_Extract:_
CEBS has finally published its guidance on the securitisation requirements of CRD II, but it raises as many questions as it answers. Far from reinforcing the fragile ABS market, the new rules may drain the last drops of liquidity from it.

More than a year after the European Parliament approved changes to the Capital Requirements Directive imposing tough new standards on ABS originators and investors, the Committee of European Banking Supervisors has finally published, in consultation form, its guidance on how the high level principles should be interpreted by national regulators.

And not a moment too soon — the consultation runs until October, giving regulators and banks just two months to implement the guidance before article 122a of CRD II comes into force.

Given the vague language of the directive, market participants had hoped CEBS would flesh out how banks should apply the rules. For instance, the directive says investing banks must “have a comprehensive and thorough understanding of and have implemented formal policies and procedures appropriate to their trading book and non-trading book and commensurate with the risk profile of their investments in securitised positions”.

The directive itself does not indicate further what level of due diligence is appropriate for the trading book versus the banking book, leaving market makers wondering if they would need to perform a similar level of credit analysis on their positions as a buy and hold investor.

CEBS addresses this question at some length, but its guidance raises as many questions as it answers.

_Data shown:_
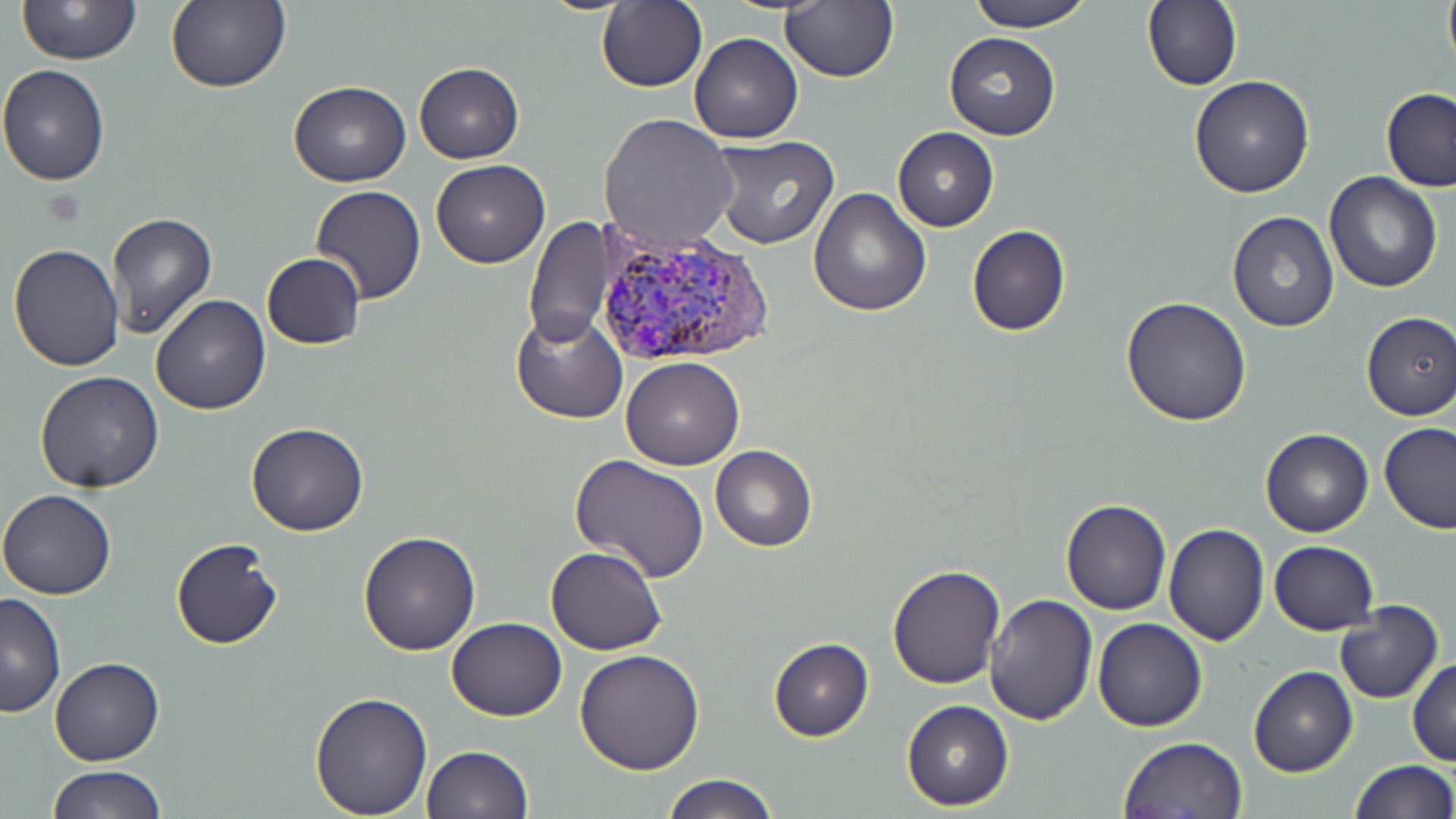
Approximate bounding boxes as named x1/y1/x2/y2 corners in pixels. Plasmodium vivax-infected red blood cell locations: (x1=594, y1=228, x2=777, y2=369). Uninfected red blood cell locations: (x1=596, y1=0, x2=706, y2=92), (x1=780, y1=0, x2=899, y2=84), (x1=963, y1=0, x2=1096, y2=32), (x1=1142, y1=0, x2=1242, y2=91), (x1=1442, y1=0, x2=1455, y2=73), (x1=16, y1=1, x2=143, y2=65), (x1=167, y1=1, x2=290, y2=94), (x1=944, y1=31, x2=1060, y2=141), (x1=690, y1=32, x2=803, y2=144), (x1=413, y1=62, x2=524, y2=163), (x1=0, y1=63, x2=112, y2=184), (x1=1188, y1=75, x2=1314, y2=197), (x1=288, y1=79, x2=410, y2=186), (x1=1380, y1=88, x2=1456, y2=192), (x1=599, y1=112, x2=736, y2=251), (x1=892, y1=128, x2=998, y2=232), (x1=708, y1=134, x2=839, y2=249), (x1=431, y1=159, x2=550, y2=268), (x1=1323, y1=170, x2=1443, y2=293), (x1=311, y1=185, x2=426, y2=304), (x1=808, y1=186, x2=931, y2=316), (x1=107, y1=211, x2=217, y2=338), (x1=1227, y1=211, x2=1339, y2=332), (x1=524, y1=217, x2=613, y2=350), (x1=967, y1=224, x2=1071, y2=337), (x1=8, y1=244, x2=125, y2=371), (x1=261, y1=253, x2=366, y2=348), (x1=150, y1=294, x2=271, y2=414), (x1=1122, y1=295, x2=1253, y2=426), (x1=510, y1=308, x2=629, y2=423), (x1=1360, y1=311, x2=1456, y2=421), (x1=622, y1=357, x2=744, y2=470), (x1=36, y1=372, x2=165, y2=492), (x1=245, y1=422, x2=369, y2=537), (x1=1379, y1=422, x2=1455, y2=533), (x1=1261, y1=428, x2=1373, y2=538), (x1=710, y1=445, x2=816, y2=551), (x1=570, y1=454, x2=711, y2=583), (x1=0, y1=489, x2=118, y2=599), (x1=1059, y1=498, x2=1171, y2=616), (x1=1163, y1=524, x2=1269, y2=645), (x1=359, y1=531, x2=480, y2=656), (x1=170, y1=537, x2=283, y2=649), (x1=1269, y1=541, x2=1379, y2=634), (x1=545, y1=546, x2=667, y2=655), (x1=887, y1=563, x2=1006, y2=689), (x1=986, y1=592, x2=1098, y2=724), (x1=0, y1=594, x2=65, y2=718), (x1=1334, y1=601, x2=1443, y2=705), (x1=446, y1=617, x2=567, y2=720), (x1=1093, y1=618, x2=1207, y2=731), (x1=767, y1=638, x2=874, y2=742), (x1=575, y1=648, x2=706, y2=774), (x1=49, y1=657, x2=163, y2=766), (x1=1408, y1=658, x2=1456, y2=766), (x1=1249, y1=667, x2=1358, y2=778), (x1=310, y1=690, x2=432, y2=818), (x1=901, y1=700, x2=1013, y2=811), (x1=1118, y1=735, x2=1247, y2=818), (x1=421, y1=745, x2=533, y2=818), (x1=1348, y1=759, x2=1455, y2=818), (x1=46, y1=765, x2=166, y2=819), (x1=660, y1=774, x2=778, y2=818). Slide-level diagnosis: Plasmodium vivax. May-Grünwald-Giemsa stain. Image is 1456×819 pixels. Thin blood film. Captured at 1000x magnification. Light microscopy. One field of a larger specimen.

_Challenge:_
Please pick up the piece on the CEBS securitization guidance after its final sentence and write what comes next.

_Result for this task:_
“As a general principle, credit institutions should apply the same policies and procedures to securitisation positions in their trading book and non-trading book,” says the consultation paper. “However, credit institutions may distinguish between the trading book and non-trading book as long as it is appropriate and can be justified. “

What sort of justification would be acceptable is left more or less unanswered. CEBS declares that the “scope” of analysis should be the same for both books, but the “intensity” may vary. It then goes on to say that trading book requirements may be different, not just a subset of banking book requirements — a seemingly contradictory statement.

Undoubtedly there will be many questions about these issues at the public hearing on July 22.

CRD II was designed to improve the robustness of the securitisation market and restore investor confidence. But it could end up having the opposite effect, by sharply reducing already scarce liquidity.

Even if further clarification is forthcoming, investors and market makers face increased compliance burdens. Moreover, while existing investors will escape steep capital penalties should an originator fail to live up to its risk retention commitment , new investors will not, making it much harder to sell those positions.

The regulation is here to stay, however, and the industry must make do as best it can. Market-led initiatives to establish best practices and standardisation of disclosure are essential to minimise uncertainty and reduce the cost of investing.